Auch vereinsintern gibt es bei St. Pauli Unstimmigkeiten wegen des Papiers. Vizepräsident Gernot Stenger hatte in der DFL-Kommission gesessen, die das erste Konzept erarbeitet hatte. Das bezeichneten einige Club-Mitglieder als "nicht tolerabel" und beantragten für die Jahreshauptversammlung am 26. November Stengers Abberufung.

Bislang ist der FC St. Pauli der einzige Profiverein, der sich abermals gegen das Papier ausgesprochen hat. Die DFL-Kommission "Sicheres Stadionerlebnis" hatte die 36 Clubs der ersten und zweiten Liga dazu aufgerufen, den veränderten Katalog bis zum 22. November zu kommentieren. Am 12. Dezember soll über die einzelnen Punkte abgestimmt werden. Bis dahin würden nun "konkrete Anträge unter Einbeziehung der Rückmeldungen der Clubs sowie Vertretern der organisierten Fans erarbeitet", sagte die DFL.

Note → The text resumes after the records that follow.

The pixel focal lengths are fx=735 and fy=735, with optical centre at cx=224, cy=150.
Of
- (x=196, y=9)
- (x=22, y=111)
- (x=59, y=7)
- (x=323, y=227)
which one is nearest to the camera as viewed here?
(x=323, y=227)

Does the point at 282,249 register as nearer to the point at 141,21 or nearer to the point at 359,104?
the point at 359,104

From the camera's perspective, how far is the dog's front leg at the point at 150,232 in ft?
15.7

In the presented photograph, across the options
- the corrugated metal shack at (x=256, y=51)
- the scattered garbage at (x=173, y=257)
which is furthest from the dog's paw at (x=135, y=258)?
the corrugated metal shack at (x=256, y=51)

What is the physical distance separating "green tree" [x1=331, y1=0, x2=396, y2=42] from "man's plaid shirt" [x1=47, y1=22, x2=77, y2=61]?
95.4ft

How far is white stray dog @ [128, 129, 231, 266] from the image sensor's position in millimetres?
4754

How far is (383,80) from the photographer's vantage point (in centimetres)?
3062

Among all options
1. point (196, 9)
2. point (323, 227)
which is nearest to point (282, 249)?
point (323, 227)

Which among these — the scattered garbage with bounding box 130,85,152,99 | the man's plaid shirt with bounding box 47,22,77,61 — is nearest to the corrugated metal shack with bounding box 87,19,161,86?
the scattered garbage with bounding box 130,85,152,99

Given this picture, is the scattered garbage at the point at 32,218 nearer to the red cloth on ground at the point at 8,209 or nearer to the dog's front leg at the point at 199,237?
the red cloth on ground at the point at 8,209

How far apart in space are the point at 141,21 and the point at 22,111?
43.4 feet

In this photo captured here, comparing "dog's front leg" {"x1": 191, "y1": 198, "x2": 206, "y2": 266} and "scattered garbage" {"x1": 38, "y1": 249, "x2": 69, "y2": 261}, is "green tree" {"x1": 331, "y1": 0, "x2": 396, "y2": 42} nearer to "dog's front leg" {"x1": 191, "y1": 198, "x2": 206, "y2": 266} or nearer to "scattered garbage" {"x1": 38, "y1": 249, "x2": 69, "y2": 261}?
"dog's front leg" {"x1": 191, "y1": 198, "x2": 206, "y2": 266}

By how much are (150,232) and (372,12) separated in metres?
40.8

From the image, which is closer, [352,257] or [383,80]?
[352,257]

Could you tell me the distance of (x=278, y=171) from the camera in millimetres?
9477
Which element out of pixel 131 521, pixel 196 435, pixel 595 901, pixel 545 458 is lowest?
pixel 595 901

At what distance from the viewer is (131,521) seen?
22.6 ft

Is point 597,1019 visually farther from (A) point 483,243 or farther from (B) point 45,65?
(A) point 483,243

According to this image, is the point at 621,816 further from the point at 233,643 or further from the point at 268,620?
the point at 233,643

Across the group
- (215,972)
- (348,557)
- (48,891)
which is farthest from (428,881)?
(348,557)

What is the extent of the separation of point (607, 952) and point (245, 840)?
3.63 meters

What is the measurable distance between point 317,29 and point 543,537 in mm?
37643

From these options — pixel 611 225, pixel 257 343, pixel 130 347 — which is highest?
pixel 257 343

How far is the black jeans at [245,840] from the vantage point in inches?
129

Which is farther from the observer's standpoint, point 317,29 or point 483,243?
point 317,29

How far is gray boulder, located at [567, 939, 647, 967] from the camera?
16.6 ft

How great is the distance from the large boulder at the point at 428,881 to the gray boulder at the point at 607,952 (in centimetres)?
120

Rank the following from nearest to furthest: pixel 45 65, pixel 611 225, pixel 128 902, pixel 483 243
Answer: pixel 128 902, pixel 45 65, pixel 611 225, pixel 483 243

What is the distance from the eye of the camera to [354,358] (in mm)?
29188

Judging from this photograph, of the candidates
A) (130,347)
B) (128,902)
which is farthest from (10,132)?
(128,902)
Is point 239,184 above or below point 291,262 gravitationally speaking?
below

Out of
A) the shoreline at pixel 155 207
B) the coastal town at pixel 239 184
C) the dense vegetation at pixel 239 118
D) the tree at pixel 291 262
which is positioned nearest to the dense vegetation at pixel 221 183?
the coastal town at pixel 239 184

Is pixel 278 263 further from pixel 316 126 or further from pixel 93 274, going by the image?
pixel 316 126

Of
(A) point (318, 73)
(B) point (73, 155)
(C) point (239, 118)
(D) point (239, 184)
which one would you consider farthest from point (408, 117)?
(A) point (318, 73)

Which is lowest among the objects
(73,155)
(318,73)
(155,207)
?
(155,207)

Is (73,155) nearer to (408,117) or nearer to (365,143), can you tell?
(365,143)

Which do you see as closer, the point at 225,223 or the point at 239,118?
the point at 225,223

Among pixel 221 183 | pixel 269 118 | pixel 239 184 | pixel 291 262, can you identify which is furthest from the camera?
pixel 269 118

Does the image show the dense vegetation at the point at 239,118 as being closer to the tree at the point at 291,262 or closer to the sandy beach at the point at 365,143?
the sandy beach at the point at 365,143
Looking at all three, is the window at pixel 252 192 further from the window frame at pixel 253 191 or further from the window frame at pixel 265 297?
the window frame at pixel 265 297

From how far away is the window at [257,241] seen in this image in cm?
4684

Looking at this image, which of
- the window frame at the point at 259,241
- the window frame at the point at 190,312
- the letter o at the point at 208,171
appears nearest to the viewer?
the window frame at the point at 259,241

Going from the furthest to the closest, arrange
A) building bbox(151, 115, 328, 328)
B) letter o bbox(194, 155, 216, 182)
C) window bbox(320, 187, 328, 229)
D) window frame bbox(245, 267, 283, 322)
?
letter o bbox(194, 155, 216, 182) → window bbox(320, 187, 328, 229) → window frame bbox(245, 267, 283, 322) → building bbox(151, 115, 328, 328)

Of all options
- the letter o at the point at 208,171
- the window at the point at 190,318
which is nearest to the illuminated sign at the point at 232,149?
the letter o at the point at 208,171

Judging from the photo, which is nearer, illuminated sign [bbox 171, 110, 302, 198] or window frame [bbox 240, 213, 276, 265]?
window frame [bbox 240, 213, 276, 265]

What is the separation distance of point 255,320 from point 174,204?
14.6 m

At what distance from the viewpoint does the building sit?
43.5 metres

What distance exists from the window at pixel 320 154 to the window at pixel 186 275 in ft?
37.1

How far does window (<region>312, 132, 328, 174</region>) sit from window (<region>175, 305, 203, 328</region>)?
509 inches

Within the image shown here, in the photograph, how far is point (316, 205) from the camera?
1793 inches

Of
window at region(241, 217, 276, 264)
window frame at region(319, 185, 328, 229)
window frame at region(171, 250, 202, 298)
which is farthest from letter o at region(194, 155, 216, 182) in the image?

Das erste Positionspapier des Ligaverbands, die zuletzt nochmals intensive Gespräche mit organisierten Fan-Gruppierungen und den Sicherheitsbeauftragten geführt hat, war auf massive Kritik gestoßen. Zahlreiche Fan-Organisationen und Vereine hatten das Konzept abgelehnt. Daraufhin hatte die DFL das Papier in drei wesentlichen Punkten noch einmal überarbeitet.

Sollte es im Dezember nicht zur Verabschiedung des Konzepts kommen, könnte die Thematik in den Aufgabenbereich der Politik fallen. Dann sind wesentlich drastischere Maßnahmen wie Stehplatzverbote oder personalisierte Tickets denkbar.